TASKS FOR THIS EXERCISE:
• A. In the Calvin storage thread, which file holds the storage helper functions?
• B. List the dynamic parameters that the Calvin storage thread proposes adding to Calvin's deployment algorithm.
• C. Write the next part of the Calvin storage thread, picking up right after its last line.

EXTRACTED TEXT:
• • • • • • •

EricssonResearch / calvin-base

Calvin is an application environment that lets things talk to things, among other things.
Apache License 2.0
282 stars 91 forks source link

Details about Storage class #83

Closed brunodonassolo closed 7 years ago

brunodonassolo commented 7 years ago

Hi,

I'm studying the code of calvin and I would like more information about some internal details. The general idea is extend the calvin's deployment algorithm to consider also dynamic parameters, as CPU, memory or network. I believe you have already discussed this deployment problem, so if you have any thoughts about the subject.

Some questions about the storage mechanism:

In the storage helper functions (calvin/runtime/north/storage.py), the Storage class has 2 data-structures and 2 main functions to edit a value in the storage. Datastructs:

Q1) Why do we need the 2 structures to save the data? I believe there is a raison but I'm missing it.

• • • • • • •

GIVEN INFORMATION:
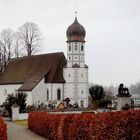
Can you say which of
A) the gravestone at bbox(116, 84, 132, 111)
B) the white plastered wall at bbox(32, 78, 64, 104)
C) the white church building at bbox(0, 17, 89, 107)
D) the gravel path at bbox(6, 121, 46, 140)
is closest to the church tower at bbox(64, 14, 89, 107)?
the white church building at bbox(0, 17, 89, 107)

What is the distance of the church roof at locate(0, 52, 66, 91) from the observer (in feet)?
218

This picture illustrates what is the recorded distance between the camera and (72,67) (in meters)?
65.6

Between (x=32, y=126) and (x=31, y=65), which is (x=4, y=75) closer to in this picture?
(x=31, y=65)

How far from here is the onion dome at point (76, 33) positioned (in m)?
65.1

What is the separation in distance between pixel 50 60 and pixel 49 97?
22.9 feet

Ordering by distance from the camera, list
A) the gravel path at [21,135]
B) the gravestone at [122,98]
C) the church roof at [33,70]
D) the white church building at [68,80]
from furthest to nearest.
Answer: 1. the church roof at [33,70]
2. the white church building at [68,80]
3. the gravestone at [122,98]
4. the gravel path at [21,135]

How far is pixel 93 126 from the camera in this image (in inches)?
654

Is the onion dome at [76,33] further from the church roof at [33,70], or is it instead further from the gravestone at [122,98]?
the gravestone at [122,98]

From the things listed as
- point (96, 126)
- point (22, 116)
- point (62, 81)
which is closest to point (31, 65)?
point (62, 81)

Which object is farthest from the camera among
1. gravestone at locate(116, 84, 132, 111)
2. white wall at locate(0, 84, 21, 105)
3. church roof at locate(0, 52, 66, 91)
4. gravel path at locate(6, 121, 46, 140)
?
white wall at locate(0, 84, 21, 105)

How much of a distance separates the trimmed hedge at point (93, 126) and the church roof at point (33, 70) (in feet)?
126

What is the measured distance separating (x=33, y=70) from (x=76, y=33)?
1092 centimetres

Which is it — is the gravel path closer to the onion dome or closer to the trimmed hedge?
the trimmed hedge

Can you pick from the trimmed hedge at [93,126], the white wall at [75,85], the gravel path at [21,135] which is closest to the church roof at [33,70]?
the white wall at [75,85]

• • • • • • •

RESULTS OF THE EXERCISE:
• A. calvin/runtime/north/storage.py

• B. CPU, memory, network

• C.
Q2) It seems to me that the localstore_sets doesn't save all the data. Example, if I call the append(prefix+key="node-xxx", value={"test" : 123}. It will add to localstore_sets[node-xxx][+] = set("test") and not the "123". Is it correct? The question is related to the first one, it is not clear the objective of the 2 structs...

Methods:

Q3) How can I just update one of the values inside the key? For example, in the key: node-xxxx : { "attributes" : ..., "uris": ["calvinip://127.0.0.1:5000"], ... }. If I want just to change the "uris" to a new value, should I use the set method and write all the node-xxxx key again?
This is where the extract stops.